Is it a smelly process to compost waste?

Worry about odor is one of the biggest concerns people have around organic waste management. But the beauty of an anaerobic facility is that the process is completely controlled, because we want to harness the gas.

San Francisco’s urban composting program is a leader in organic waste recycling. Can this happen in Boston?

I visited the Bay area and was delighted when I was handed a pail for food scraps, which were put into a bin and got picked up, just like recycling and trash. I would love for Boston to also have a bin for organics.

Before coming to Harvest Power, you worked in the solar industry. What did you learn when you came here?

Everyone talks about solar and wind, but the case for biogas is economically compelling.

You are caretaker of your office’s composter. Is this a lot of work?

I basically take our food scraps, put them in the composter (which is nicknamed Herbie), then add baking soda and some horse bedding, and turn the arm to mix the pile.

Obviously organic management has its drawbacks or difficulties. What are some?

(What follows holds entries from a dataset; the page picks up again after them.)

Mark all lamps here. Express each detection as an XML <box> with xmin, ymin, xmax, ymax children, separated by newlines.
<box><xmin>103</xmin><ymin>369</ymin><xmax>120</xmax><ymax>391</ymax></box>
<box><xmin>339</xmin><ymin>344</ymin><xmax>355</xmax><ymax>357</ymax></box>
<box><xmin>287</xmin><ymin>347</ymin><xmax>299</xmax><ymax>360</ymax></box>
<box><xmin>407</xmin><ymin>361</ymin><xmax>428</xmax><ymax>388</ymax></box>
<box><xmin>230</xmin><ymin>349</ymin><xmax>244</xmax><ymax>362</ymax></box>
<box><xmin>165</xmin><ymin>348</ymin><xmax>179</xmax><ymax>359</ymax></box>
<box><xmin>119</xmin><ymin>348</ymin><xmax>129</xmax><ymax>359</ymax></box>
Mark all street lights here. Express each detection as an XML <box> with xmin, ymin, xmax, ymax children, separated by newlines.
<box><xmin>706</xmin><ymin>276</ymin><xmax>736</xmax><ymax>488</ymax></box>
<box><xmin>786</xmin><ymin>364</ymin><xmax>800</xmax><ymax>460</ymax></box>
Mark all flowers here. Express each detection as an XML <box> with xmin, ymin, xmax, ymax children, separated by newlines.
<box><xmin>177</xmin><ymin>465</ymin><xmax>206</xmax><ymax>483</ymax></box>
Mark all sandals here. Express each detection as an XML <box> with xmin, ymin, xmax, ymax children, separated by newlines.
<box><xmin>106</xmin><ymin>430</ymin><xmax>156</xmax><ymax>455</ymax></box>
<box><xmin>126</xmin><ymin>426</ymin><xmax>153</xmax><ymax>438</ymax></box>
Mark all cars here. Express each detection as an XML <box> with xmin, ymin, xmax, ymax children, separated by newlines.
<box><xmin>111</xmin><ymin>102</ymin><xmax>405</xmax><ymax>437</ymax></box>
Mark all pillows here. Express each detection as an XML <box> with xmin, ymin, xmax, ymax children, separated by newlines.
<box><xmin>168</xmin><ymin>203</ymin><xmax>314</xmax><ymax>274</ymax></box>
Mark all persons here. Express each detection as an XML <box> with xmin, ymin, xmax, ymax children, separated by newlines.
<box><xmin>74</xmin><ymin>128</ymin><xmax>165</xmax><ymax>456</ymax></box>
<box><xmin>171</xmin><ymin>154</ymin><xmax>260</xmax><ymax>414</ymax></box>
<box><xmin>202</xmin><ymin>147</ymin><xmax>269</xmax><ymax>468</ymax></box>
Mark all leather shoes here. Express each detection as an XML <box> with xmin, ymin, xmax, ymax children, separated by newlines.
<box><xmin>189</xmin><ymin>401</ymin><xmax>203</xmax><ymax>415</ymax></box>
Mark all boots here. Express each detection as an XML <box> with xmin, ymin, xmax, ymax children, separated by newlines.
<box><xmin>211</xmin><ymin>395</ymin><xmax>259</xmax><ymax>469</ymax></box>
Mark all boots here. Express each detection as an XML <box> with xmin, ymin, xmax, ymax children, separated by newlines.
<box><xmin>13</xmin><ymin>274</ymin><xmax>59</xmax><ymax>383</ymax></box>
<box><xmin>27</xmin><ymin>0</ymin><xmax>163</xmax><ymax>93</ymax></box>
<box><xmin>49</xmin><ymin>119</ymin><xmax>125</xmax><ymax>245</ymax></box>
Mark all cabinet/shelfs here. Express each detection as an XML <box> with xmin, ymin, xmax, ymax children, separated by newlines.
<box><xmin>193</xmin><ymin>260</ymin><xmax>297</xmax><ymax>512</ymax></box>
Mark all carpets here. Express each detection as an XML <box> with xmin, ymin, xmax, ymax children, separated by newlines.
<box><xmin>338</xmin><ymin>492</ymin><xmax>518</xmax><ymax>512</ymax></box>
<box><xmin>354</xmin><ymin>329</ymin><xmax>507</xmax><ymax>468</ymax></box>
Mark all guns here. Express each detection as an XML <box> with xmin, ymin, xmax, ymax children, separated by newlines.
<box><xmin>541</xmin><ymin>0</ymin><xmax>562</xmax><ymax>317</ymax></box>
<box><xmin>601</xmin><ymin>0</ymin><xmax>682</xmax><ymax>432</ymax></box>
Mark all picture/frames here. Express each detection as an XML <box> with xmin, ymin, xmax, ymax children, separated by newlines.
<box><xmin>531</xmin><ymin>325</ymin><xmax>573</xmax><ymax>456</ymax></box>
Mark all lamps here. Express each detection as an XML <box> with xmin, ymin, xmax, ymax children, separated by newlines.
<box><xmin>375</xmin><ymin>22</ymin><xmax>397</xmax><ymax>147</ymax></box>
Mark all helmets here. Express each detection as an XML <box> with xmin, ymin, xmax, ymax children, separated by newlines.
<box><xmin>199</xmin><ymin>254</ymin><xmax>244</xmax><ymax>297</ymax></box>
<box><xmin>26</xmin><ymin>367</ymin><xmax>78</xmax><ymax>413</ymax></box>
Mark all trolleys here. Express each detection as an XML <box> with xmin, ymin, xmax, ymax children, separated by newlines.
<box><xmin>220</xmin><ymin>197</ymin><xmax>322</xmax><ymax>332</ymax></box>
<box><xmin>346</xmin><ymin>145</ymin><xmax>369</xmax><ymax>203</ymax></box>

The biggest challenges are related to developing these projects, which can be complex. Another is finding sites to place facilities; they need to be close to urban centers, where there is the highest concentration of food waste, but it’s hard to find space in these areas.

You graduated from Harvard with a degree in history and subfield in earth and planetary science. How did you get to clean tech?

Knowing how planetary systems work makes you realize how out of whack we are with current systems. The carbon cycle is not working the way it was before humans arrived.

Do you drive a Prius?

I did own a Prius, but I sold it. Now, I don’t have a car at all.